● **WHAT TO WORK ON**:
1. According to the Danshen and Chuanxiong abstract, on which cells did TMP have a considerable anti-inflammatory effect?
2. Please copy the Danshen and Chuanxiong abstract word for word, everything from "Salvia Miltiorrhiza Radix" down to "injuries, were emphasized.".

● **EXTRACT PROVIDED**:
Salvia Miltiorrhiza Radix et Rhizoma (Danshen) and Chuanxiong Rhizoma (Chuanxiong) are both traditional Chinese medicines with vascular protective effects, and their combination is widely used in China to treat occlusive or ischemic diseases of the cerebrovascular or cardiovascular system. Although it is widely accepted that these diseases have high relevance to inflammation, little is known about the anti-inflammatory effect of Danshen, Chuanxiong, and their combination.
We aimed to investigate the complex mode of action of Danshen, Chuanxiong, and their combination and the molecular mechanisms underlying their anti-inflammatory activity. Specifically, toll-like receptor (TLR1/2, 3, and 4)-triggered macrophages and endothelial cells, the two major cell players in atherosclerosis as well as in related cardiovascular and cerebrovascular injuries, were emphasized.
TLR1/2-, TLR3-, and TLR4-induced bone marrow macrophages (BMMs) and human umbilical vein endothelial cells (HUVECs) were treated with Danshen extract (S. miltiorrhiza extract, SME), ligustrazine (2, 3, 5, 6-tetramethylpyrazine, TMP), and their combination (S. miltiorrhiza and TMP injection, SLI), respectively. The proinflammatory cytokines interleukin 6 (IL-6), IL-12, and tumor necrosis factor alpha (TNF-α) were detected as the preliminary indicators of inflammation. In addition, RNA sequencing (RNA-seq)-based transcriptional profiling analyses were conducted for TLR2-activated BMMs to determine the molecular mode of action of SLI as well as the contribution of SME to SLI activity.
SLI mitigated inflammation in both BMMs and HUVECs. Refer to the combination, SME had pronounced anti-inflammatory effect on BMMs but had only a slight effect on HUVECs. In contrast, TMP had considerable anti-inflammatory effect on HUVECs but not on BMMs. Bioinformatic analysis identified a broad spectrum of regulatory genes, in addition to IL-6 gene, and C-X-C motif chemokine ligand 10 (CXCL10) appeared to be another key molecule involved in the mechanism underlying SLI and SME effects. At the molecular level, SME was a major contributor of the anti-inflammatory activity of SLI.
In TLR-activated inflammation, SLI exhibits a “multiple ingredient-multiple target” effect, with SME primarily affecting macrophages and TMP affecting HUVECs. Our study provides evidence for the clinical application of SLI in treating complex diseases involving inflammation-induced injury of both macrophages and epithelial cells. Further bioinformatics studies are required to reveal the entire molecular network involved in TMP, SME, and SLI activity.

● **DATA SECTION**:
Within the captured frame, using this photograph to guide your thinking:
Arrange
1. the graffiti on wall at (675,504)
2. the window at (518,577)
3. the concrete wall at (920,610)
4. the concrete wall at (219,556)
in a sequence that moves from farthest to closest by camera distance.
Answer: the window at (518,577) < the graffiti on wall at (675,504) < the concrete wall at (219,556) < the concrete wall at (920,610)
---
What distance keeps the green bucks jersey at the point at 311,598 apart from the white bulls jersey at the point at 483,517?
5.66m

● **PER-TASK OUTPUTS**:
1. Human umbilical vein endothelial cells (HUVECs).

2.
Salvia Miltiorrhiza Radix et Rhizoma (Danshen) and Chuanxiong Rhizoma (Chuanxiong) are both traditional Chinese medicines with vascular protective effects, and their combination is widely used in China to treat occlusive or ischemic diseases of the cerebrovascular or cardiovascular system. Although it is widely accepted that these diseases have high relevance to inflammation, little is known about the anti-inflammatory effect of Danshen, Chuanxiong, and their combination.
We aimed to investigate the complex mode of action of Danshen, Chuanxiong, and their combination and the molecular mechanisms underlying their anti-inflammatory activity. Specifically, toll-like receptor (TLR1/2, 3, and 4)-triggered macrophages and endothelial cells, the two major cell players in atherosclerosis as well as in related cardiovascular and cerebrovascular injuries, were emphasized.